Rather than immediately generating a direct response to a user’s input, reasoning models are trained to first generate intermediate “reasoning steps” before arriving at the final answer provided to the user. Some reasoning LLMs show users their reasoning traces, while others only summarize or altogether hide these intermediate outputs.
Simply put, reasoning LLMs are trained to spend more time “thinking” before they respond. The addition of this “reasoning process” has been empirically shown to yield major advancements in LLM performance on complex reasoning tasks. This success has expanded the real-world use cases and domains to which AI models can be applied, marking an important inflection point in the ongoing development of generative AI and AI agents.
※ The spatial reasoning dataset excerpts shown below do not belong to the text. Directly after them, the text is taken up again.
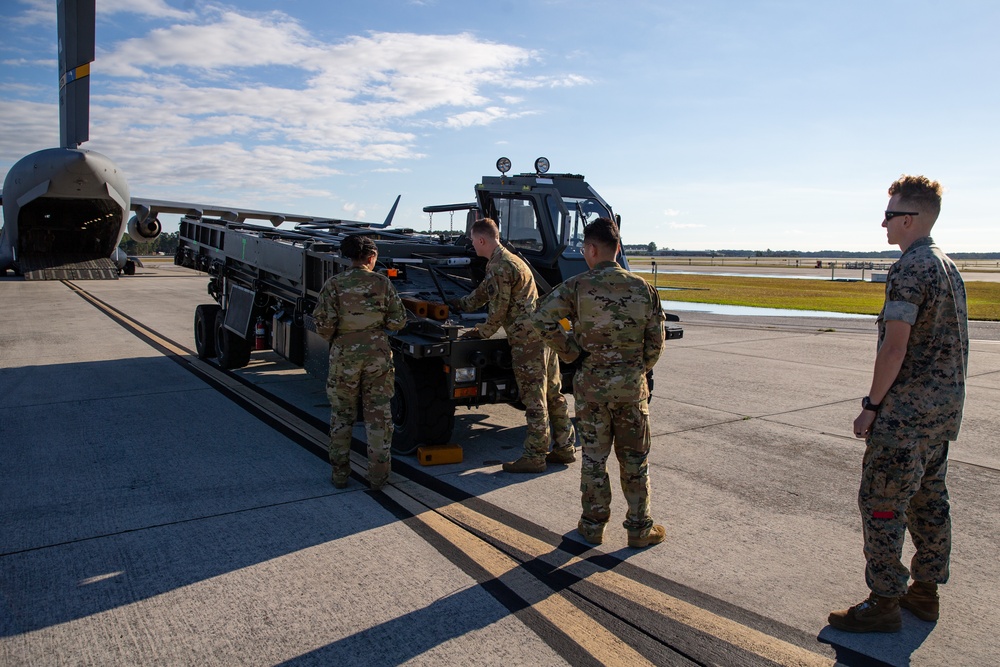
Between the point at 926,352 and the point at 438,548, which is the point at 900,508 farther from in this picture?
the point at 438,548

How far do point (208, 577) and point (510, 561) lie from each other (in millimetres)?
1699

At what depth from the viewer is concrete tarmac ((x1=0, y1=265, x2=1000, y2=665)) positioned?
10.8 feet

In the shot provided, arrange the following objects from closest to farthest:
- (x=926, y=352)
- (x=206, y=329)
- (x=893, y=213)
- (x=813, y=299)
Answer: (x=926, y=352) < (x=893, y=213) < (x=206, y=329) < (x=813, y=299)

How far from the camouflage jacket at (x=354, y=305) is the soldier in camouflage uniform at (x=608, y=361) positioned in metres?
1.55

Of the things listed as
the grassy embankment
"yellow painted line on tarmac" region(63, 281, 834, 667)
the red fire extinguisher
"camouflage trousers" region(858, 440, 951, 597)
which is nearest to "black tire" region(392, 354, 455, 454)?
"yellow painted line on tarmac" region(63, 281, 834, 667)

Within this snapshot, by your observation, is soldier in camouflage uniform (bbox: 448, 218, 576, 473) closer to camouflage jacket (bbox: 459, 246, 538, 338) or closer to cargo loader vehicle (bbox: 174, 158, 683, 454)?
camouflage jacket (bbox: 459, 246, 538, 338)

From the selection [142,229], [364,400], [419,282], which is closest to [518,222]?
[419,282]

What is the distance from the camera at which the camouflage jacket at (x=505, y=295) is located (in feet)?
19.4

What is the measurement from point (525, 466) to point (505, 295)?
1.44 metres

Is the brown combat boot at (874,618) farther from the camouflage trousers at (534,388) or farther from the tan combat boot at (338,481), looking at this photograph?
the tan combat boot at (338,481)

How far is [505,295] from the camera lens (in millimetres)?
5941

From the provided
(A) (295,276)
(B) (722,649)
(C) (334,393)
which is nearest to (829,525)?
(B) (722,649)

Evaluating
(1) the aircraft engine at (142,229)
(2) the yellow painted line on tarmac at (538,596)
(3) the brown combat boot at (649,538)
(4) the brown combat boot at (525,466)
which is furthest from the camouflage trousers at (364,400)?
(1) the aircraft engine at (142,229)

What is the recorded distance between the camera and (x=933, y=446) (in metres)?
3.37
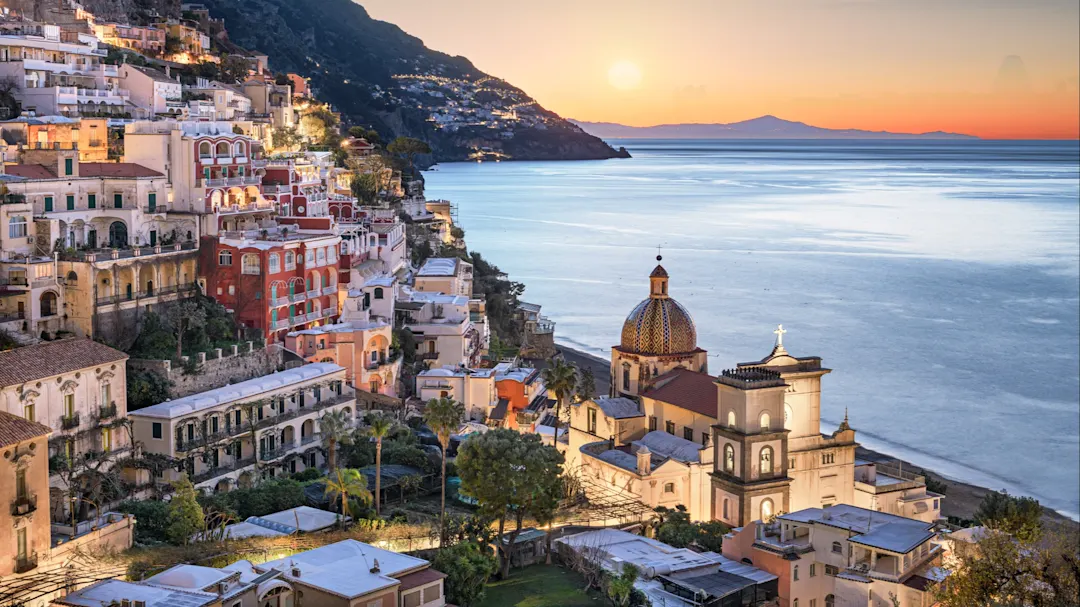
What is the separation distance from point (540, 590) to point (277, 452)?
11839 millimetres

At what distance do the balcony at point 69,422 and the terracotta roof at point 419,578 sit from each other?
11100 millimetres

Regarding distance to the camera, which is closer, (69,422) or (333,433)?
(69,422)

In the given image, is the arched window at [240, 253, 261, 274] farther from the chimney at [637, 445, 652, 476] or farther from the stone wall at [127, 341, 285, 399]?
the chimney at [637, 445, 652, 476]

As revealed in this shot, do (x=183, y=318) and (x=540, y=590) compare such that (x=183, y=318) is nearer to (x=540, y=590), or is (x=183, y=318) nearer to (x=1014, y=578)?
(x=540, y=590)

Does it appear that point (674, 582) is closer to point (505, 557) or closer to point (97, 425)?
point (505, 557)

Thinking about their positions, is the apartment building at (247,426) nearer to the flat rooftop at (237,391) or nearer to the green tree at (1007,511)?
the flat rooftop at (237,391)

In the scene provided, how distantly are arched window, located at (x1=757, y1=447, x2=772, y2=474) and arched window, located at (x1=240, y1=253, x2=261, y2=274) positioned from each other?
1863 cm

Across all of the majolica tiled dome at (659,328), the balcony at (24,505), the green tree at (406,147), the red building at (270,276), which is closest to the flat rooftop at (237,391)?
the red building at (270,276)

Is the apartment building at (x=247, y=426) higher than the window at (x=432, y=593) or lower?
higher

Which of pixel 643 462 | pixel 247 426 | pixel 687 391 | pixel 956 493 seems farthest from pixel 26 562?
pixel 956 493

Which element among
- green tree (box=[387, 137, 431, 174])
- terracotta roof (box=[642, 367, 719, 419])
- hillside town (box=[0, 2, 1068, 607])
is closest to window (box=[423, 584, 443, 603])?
hillside town (box=[0, 2, 1068, 607])

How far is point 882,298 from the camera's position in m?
96.6

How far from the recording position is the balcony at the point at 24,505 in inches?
1009

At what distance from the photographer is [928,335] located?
8206 cm
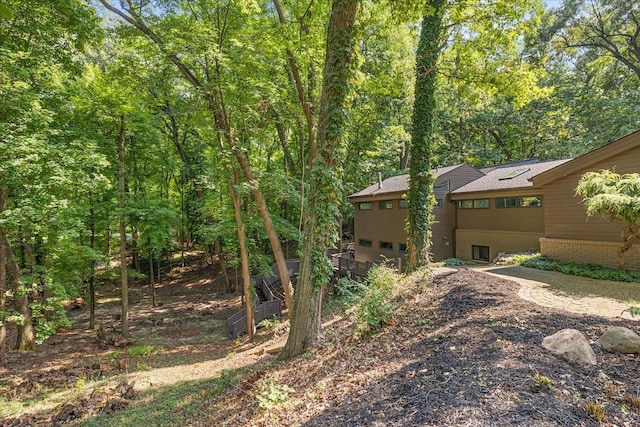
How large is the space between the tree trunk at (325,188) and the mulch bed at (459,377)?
59 cm

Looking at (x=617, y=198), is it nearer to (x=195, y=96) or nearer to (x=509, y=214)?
(x=509, y=214)

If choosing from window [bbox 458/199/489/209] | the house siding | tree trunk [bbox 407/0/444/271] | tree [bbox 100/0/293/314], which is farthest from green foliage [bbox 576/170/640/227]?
tree [bbox 100/0/293/314]

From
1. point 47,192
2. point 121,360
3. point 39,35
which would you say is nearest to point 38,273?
point 47,192

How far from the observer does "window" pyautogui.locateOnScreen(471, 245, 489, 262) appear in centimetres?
1456

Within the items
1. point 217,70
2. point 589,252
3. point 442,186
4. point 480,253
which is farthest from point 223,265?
point 589,252

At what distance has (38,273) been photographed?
834cm

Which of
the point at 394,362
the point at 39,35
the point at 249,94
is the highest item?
the point at 39,35

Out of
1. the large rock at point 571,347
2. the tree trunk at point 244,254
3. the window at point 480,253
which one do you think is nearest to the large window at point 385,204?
the window at point 480,253

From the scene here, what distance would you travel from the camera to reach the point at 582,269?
8.55 metres

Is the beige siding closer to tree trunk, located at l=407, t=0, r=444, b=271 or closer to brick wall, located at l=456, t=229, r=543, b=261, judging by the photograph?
brick wall, located at l=456, t=229, r=543, b=261

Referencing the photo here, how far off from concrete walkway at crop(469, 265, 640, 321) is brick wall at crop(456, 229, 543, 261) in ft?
14.7

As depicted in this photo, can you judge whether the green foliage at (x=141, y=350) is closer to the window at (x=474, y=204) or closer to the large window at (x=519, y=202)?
the window at (x=474, y=204)

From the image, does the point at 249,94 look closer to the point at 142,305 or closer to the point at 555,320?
the point at 555,320

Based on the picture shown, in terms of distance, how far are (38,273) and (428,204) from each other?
1143 cm
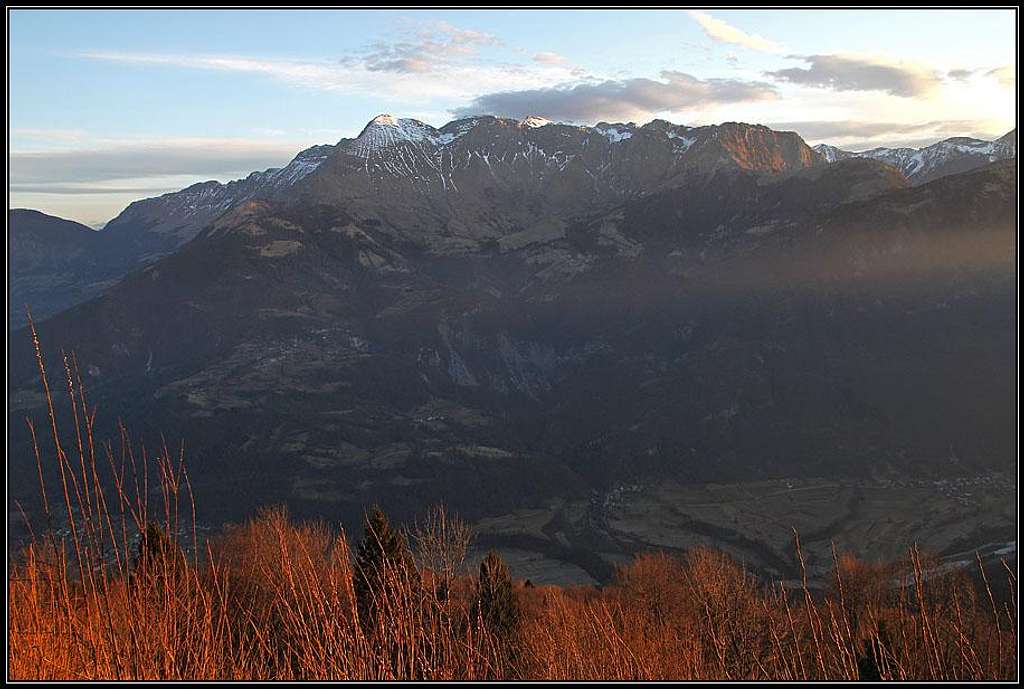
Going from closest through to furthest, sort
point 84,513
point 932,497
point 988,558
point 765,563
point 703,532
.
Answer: point 84,513 < point 988,558 < point 765,563 < point 703,532 < point 932,497

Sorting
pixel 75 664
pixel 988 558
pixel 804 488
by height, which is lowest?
pixel 804 488

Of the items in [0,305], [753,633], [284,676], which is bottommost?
[753,633]

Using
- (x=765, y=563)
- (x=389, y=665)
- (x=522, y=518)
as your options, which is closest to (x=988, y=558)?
(x=765, y=563)

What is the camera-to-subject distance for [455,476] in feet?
618

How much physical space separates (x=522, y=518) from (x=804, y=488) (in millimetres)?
63717

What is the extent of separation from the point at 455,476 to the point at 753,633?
512 feet

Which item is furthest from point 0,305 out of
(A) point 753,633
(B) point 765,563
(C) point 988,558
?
(B) point 765,563

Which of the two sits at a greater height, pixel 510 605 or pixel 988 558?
pixel 510 605

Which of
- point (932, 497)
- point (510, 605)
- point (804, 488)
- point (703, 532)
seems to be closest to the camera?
point (510, 605)

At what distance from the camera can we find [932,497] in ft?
526

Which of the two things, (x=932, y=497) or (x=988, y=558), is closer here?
(x=988, y=558)

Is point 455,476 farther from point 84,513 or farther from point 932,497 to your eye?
point 84,513

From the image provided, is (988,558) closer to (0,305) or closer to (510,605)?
(510,605)

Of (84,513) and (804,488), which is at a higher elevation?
(84,513)
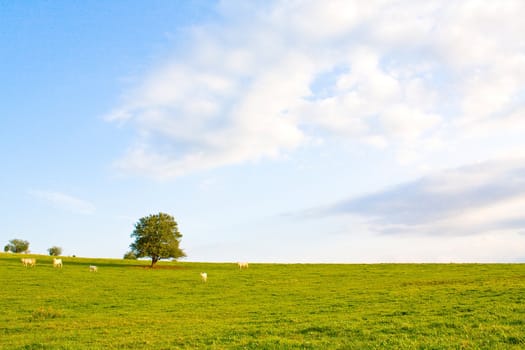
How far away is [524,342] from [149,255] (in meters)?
71.9

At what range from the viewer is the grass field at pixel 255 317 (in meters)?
17.7

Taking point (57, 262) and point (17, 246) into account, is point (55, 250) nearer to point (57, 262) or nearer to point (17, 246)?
point (17, 246)

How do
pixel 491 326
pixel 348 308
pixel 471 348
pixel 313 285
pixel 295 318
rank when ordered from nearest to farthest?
pixel 471 348 < pixel 491 326 < pixel 295 318 < pixel 348 308 < pixel 313 285

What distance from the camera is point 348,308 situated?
28.4 metres

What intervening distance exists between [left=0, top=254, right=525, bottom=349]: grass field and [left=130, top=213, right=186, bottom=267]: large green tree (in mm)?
30874

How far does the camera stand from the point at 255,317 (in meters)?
26.6

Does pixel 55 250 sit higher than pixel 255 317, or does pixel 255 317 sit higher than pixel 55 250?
pixel 55 250

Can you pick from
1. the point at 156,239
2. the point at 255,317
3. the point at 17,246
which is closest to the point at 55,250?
the point at 17,246

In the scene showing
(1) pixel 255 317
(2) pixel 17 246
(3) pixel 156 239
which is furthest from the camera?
(2) pixel 17 246

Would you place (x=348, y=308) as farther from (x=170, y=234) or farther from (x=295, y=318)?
(x=170, y=234)

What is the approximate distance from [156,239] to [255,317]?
190 feet

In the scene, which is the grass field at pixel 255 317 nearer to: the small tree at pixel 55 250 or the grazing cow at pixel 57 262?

It’s worth noting, however, that anthropomorphic terms like a model’s “thought process” are more convenient than literal. Like all machine learning models, reasoning models are ultimately just applying sophisticated algorithms to make predictions—like what word should come next—that reflect patterns learned from training data. Reasoning LLMs have not demonstrated consciousness or other signs of artificial general intelligence (AGI). AI research published by Apple in June 2025 casts doubt on whether current model reasoning abilities can scale to truly “generalizable” reasoning.1
It’s perhaps most accurate to say that reasoning LLMs are trained to “show their work” by generating a sequence of tokens (words) that resembles a human thought process—and that this act of “verbalizing" thoughts seems to unlock latent reasoning capabilities that LLMs implicitly learn from their massive corpus of training data (which contains examples of individuals directly and indirectly articulating their own processes).
The concept of a “reasoning model” was introduced by OpenAI’s o1-preview (and o1-mini) in September 2024,2 followed by Alibaba’s “Qwen with Questions” (QwQ-32B-preview) in November and Google’s Gemini 2.0 Flash Experiment in December. A milestone in the development of reasoning LLMs was the January 2025 release of the open source DeepSeek-R1 model. Whereas the training processes used to fine-tune prior reasoning models had been closely guarded secrets, DeepSeek released a detailed technical paper that provided a blueprint for other model developers. IBM Granite, Anthropic and Mistral AI, among others, have since released their own reasoning LLMs.